Reliability means in part that measurements are consistent and in turn this means that if the exact same conditions prevail in another study, for example, then the same results should be obtained. When the results are reproducible, then this is a measure of reliability. This helps to demonstrate that the results of a study are trustworthy. A study can be replicated time after time to determine the reliability of the original research methods, for example.
Researchers, for this reason, have a duty to the scientific community to report their methodology, results and findings honestly.
Next let’s look at the idea of falsifiability: this basically means that if any hypothesis has credence it has to be possible to test whether or not is correct. All researchers should test their hypotheses and prove or disprove them before they disseminate the results of their study. If a theory cannot be tested others working in the same field will not be convinced of its worth or the scientific rigour of the study. Replication must be possible to test the study’s validity. If a study cannot be replicated, this might lead other researchers to believe that the results were fabricated, and this would invalidate the whole study.

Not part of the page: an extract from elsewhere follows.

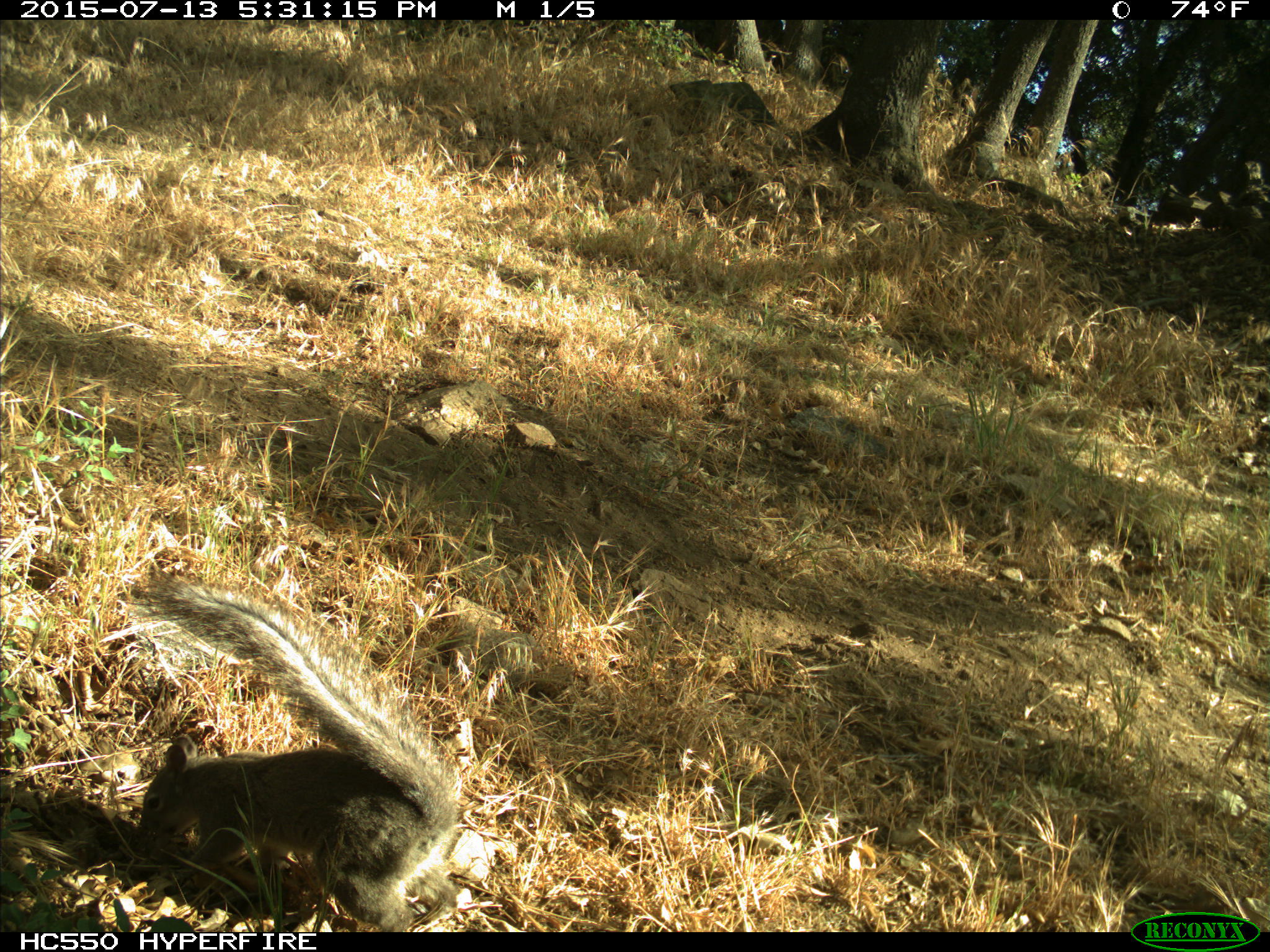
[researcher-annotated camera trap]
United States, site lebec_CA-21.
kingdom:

Results and findings should also be generalisable. If the results are generalisable other researchers can interpret findings and apply them to broader contexts. This makes them both relevant and more meaningful.
Some ways of establishing validity and reliability are: -
- Statistical analysis involves the collection of data and exploring it in order to work out what trends and patterns there are.

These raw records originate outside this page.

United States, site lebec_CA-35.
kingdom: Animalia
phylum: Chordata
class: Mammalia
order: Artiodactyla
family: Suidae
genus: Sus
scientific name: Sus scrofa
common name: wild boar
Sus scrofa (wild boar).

- Data triangulation adds weight to your research study because a researcher can use evidence from various sources and comparing it. This strengthens the research you have undertaken because you can compare data from interviews, documents, observations photographs and public documents, for example.
- Theory triangulation is also valuable as it enables the researcher to use various theoretical approaches to support and interpret data.
- Feedback – this is important because not everyone will hold the same opinions or have exactly the same experiences in a given situation.